The people who buy these shows and games are the ones who don’t mind reading subtitles and listening to the Japanese audio. But there are also plenty of viewers and players out there who may be interested in the title, but aren’t interested in reading walls of text or listening to a language that isn’t their native tongue. Not providing a dub limits the potential audience than an IP reaches, but it also cannot be asked that these companies spend more money than they have or can reasonably afford and run the risk of not selling enough anyway and losing money or worse.

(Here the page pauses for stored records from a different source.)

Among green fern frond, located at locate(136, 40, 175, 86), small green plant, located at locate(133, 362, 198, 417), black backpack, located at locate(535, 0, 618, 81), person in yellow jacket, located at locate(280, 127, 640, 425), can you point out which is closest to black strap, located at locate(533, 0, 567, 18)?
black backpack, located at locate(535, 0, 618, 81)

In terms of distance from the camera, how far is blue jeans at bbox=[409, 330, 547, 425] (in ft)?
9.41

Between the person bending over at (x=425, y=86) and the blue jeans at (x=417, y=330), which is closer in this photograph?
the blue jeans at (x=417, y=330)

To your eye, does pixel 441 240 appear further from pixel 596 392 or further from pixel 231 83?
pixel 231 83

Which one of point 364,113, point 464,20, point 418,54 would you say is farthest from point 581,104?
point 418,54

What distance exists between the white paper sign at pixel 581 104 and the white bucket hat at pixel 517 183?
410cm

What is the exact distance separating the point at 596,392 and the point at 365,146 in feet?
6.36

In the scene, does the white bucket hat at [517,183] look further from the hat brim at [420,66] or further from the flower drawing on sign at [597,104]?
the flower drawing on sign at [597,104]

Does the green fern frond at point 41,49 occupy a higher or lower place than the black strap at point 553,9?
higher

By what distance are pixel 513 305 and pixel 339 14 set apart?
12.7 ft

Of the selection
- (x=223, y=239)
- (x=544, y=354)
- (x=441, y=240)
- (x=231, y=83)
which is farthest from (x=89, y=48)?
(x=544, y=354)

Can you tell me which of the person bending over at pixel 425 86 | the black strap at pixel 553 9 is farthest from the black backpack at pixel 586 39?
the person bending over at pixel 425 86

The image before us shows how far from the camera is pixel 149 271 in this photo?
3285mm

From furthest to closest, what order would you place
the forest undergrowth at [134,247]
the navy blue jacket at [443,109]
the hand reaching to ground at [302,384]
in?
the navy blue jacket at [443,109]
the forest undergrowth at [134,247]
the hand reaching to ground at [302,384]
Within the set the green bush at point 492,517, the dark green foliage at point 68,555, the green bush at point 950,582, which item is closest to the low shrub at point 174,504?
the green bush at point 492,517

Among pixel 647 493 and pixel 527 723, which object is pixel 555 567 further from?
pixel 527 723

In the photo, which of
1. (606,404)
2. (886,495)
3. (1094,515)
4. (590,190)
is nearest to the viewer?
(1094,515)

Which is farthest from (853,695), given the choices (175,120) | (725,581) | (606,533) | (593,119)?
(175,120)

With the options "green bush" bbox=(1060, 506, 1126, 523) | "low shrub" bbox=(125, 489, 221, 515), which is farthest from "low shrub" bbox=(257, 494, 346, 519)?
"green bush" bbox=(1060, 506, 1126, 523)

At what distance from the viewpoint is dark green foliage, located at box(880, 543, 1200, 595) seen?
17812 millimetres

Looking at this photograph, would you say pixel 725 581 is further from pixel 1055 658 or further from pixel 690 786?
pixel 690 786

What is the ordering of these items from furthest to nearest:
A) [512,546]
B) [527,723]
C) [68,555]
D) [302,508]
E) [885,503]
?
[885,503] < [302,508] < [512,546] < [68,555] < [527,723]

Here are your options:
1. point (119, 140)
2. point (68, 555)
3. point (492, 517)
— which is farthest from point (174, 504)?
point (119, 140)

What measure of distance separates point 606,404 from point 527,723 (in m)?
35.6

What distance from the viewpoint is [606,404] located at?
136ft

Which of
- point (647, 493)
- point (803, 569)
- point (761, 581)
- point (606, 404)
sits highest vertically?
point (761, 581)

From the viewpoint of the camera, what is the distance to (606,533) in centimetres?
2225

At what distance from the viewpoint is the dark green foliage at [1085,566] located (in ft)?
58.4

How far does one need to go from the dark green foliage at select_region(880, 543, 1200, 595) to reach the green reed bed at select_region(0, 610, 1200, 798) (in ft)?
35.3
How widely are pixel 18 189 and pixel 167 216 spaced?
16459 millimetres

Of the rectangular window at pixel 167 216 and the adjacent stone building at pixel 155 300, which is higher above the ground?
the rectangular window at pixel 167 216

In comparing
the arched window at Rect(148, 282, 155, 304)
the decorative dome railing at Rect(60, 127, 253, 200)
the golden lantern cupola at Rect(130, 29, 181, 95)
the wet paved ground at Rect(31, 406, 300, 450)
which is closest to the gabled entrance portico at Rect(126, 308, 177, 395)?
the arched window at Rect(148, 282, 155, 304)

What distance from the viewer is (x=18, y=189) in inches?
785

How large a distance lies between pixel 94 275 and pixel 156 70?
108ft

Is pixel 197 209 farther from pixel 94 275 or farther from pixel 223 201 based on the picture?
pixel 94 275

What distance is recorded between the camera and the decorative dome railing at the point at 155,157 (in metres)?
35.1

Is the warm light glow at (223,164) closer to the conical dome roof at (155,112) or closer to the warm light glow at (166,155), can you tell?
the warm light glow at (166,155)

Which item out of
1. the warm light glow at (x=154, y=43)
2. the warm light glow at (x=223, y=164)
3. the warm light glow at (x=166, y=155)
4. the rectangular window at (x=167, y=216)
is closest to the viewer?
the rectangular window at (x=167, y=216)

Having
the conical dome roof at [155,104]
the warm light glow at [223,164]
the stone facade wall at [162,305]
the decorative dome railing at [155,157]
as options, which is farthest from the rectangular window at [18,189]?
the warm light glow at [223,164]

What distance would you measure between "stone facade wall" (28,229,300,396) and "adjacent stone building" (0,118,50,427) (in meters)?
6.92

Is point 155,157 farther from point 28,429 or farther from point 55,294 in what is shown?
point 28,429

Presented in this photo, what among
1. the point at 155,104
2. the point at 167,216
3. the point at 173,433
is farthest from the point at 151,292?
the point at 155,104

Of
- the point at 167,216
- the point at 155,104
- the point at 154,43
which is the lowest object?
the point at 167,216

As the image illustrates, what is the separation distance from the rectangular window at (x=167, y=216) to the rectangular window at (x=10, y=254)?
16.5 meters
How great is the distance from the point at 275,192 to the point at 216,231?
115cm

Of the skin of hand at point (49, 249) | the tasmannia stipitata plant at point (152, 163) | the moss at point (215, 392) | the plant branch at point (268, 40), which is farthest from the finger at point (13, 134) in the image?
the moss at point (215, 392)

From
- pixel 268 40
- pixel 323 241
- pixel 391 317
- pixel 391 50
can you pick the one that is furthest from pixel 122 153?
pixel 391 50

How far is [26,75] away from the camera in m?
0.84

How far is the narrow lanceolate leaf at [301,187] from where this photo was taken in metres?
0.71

Some people may argue that you don’t need a dub, that some properties are better off not dubbed. And there may be some instances where you are right, but there’s no downside to having a dub. It only expands the potential audience for a game, movie, or television series. You may raise the concern that companies shouldn’t need the fans to bankroll them, and again you may be right in some instances. A publisher such as Bandai Namco should have more than enough money to fund a dub and not really feel it if the game doesn’t entirely pay off, but as I mentioned before you have smaller studios, smaller groups of creators, who cannot afford that risk, but who want their work to reach as many people as possible. So why not champion the idea of Kickstarter or Indiegogo campaigns to raise the funds to broaden a titles reach?